Owned ML-driven personalization and lifecycle strategy for Prime subscription retention across 1.17M+ MAU.
- ▸Owned product strategy for $148M ARR Prime subscription initiative serving 1.17M+ monthly active users within broader $8.4B business, translating churn analysis into activation, personalization, and lifecycle engagement roadmap.
- ▸Shipped ML-driven targeting framework for subscription personalization and retention, partnering with data science to define behavioral segments, measurement approach, and incremental lift analysis.
- ▸Aligned 8 cross-functional stakeholder teams (Data Science, Engineering, Marketing, Finance, and Legal) on targeting framework scope, success metrics, and launch criteria; presented roadmap to VP-level leadership.

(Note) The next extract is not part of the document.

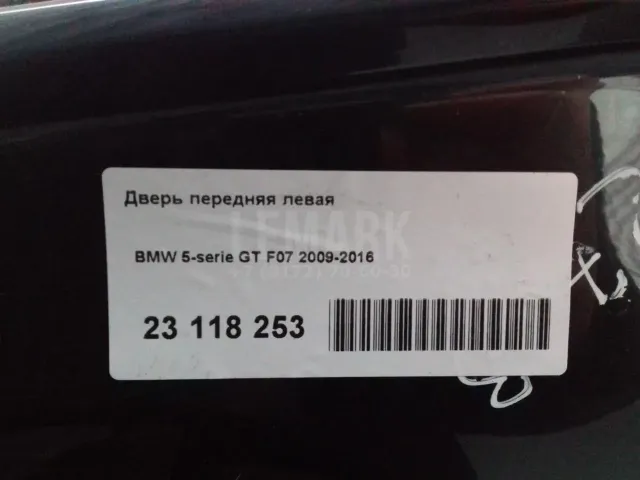 Накладка стекла переднего левого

Owned core enterprise data platform strategy and ML operationalization across fraud, lending, compliance, and analytics workflows for 15 business units.
- ▸Managed 13-person cross-functional platform team across PMs, engineers, BSAs, and data modelers; set roadmap priorities, operating cadence, requirements standards, and delivery accountability across 15 business units.
- ▸Built product strategy and investment case for $500M+ enterprise data platform by quantifying EBITDA impact of data reliability, compliance infrastructure, ML enablement, platform reuse, and capability sequencing; coordinated 170+ contributors.
- ▸Led 0→1 Azure data platform build after diagnosing structural fragmentation across source systems, metadata, and model inputs; defined canonical data model, metadata ontology, and governance architecture as system-of-record contracts for fraud, lending, and compliance.
- ▸Rebuilt executive trust after fraud-lending integration failure by tracing root cause to conflicting risk score definitions; introduced metadata registry, PII classification framework, and cross-BU governance working group.
- ▸Resolved VP-level escalation on real-time infrastructure by showing proposed architecture created 3x cost increase for <5% outcome improvement; defended hybrid model preserving detection performance while containing cost.
- ▸Operationalized fraud ML by standardizing feature pipelines and embedding model outputs into investigator workflows, eliminating manual triage across 5 systems, improving investigation throughput 29%, and reducing deployment time 30% across 40+ integrations.
- ▸Established ML deployment approval gates with Legal, Compliance, and fraud investigation teams, creating reusable governance standards for model readiness, PII handling, and operational adoption.
Owned product strategy for $270M enterprise API platform serving 200+ internal teams across consumer banking, commercial banking, and credit cards.
- ▸Drove 15% adoption growth and $80M+ measurable value creation by expanding platform capabilities, improving developer experience, and accelerating integrations across internal customers.
- ▸Built usage instrumentation tracking API consumption, error rates, integration bottlenecks, and downstream business impact; used signal data to prioritize roadmap investments toward highest-leverage platform capabilities.